Quante volte tutti noi abbiamo sentito ripetere, e abbiamo ripetuto, che le mummie di Venzone erano rimaste così - per via di un fungo, di una pianta parassitaria antibiotica che vegeta nelle tombe del duomo e ha la proprietà di essiccare i tessuti del corpo umano senza più vita: basta un anno, e la pelle si trasforma in una specie di cartapecora.

VENZONE RIPARTÌ DALLA SUA STORIA

E a tutti non è piaciuto credere che fosse storia vera e non soltanto tradizione il desiderio di Napoleone di essere sepolto a Venzone per divenire mummia anche lui: visitò la cittadella nel 1807 e allora non poteva sapere che sarebbe stato irrimediabilmente sconfitto a Waterloo e che sarebbe morto in esilio nell'isola di Sant'Elena: perciò dovette sedurlo l'idea di garantirsi una parvenza di immortalità anche fisica attraverso la mummificazione.

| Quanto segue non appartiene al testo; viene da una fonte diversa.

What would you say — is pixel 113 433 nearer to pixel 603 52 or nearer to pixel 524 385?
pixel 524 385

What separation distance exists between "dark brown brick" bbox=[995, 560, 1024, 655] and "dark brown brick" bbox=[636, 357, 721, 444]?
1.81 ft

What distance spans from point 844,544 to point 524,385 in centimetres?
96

Certo è il fatto che nessuno dei tanti e tanti che dal Friuli e da ogni altra regione d'Italia e dall'estero salivano a Venzone, o vi scendevano, per visitare la cittadella chiusa nella doppia cinta delle sue mura, tralasciò mai di recarsi nella "rotonda", che era poi (possiamo dire che lo sia ancora, se di essa sono rimasti pochi brandelli di muro, alti sì e no un paio di metri?) il battistero del duomo.

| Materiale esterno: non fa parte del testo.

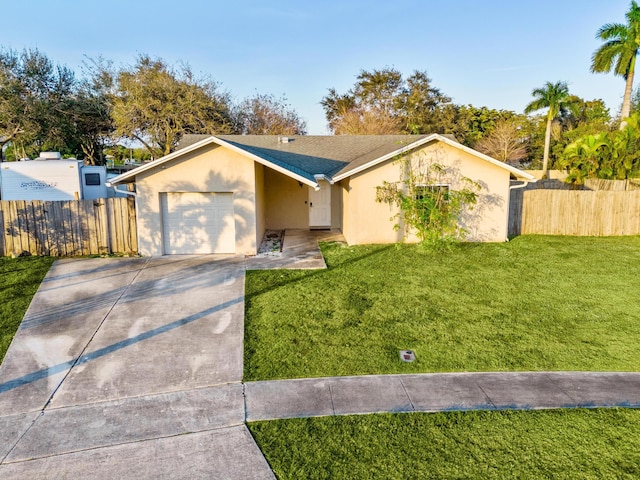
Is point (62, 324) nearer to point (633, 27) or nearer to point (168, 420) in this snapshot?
point (168, 420)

Pochi sapevano di percorrere lo stesso cammino compiuto da due imperatori - o meglio tre, se mettiamo nel conto anche Napoleone -: Francesco I d'Austria nel 1819, e diciannove anni più tardi Ferdinando I suo successore; e forse nessuno ha mai pensato che forse Venzone aveva un suo "prato dei miracoli", certamente meno famoso e più modesto di quello di Pisa, ma in tutto simile ad esso per gli elementi compositivi: il duomo, la torre (qui sostituita dal campanile) e il battistero.

A settembre cadde il campanile e Venzone perse l’ultimo baluardo

Così come forse nessuno ha mai pensato che le mummie di Venzone suggerivano un'idea familiare della morte al pari di quella che nasce dalla contemplazione di alcune scene del "Giudizio universale" dipinto da Luca Signorelli nell'abside del duomo di Orvieto.

Perché al di là della curiosità che ne faceva addirittura un richiamo turistico, il segreto dell'interesse popolare per le mummie di Venzone era questo: la mancanza del macabro, l'assenza dell'orrore della morte. Sapere o non dei trasferimenti delle salme, conoscere o ignorare le vicende delle non poche estrazioni e delle diverse esposizioni che loro furono date, alla gente che sopra tutto la domenica andava a visitarle importava che non ne rimaneva sconvolta, o turbata, e tantomeno impressionata: era come recarsi a un doveroso appuntamento.

Soltanto a qualcuno poteva interessare che si trattasse di tre sacerdoti morti in epoche diverse, di tre esponenti della nobiltà friulana di due coppie di sorelle, d'una coppia di sposi, di uomini e donne di casato ignoto: quanti desideravano informazioni precise andavano a leggersele su una sorta di dépliant in vendita nell'interno del battistero (che poi era per tutti, più semplicemente, "la Rotonda") o nelle pagine della minuziosa guida storico-artistica di Venzone recentemente redatta da Guido Clonfero.

Ciò che colpiva la gente era semmai la diversità della statura e degli atteggiamenti, era semmai "il gobbo", e semmaiil pezzo di tela bianca che copriva i fianchi delle ventuno mummie e faceva di esse altrettanti personaggi in minigonna. Insomma ci si trova d'innanzi a morti che incutevano un rispetto al confine con la confidenza che poi, tutto sommato, il volto più genuino della pietà. Un pietà serena, senza il paludamento del dramma: il modo migliore di guardare la morte e accettarla.

Ma adesso? Ora che le mummie di Venzone giacciono sotto le macerie del battistero, della "Rotonda", e condividono la sorte della cittadella che proprio loro, le mummie, almeno quanto il duomo e il campanile e il palazzo comunale e le mura e le porte, se non addirittura di più, resero famosa in tutto il mondo?

Alle mummie di Venzone è toccato il singolare e amarissimo destino di morire due volte. Non consola nessuno il pensiero che anche per loro verrà ugualmente il giorno della resurrezione della carne.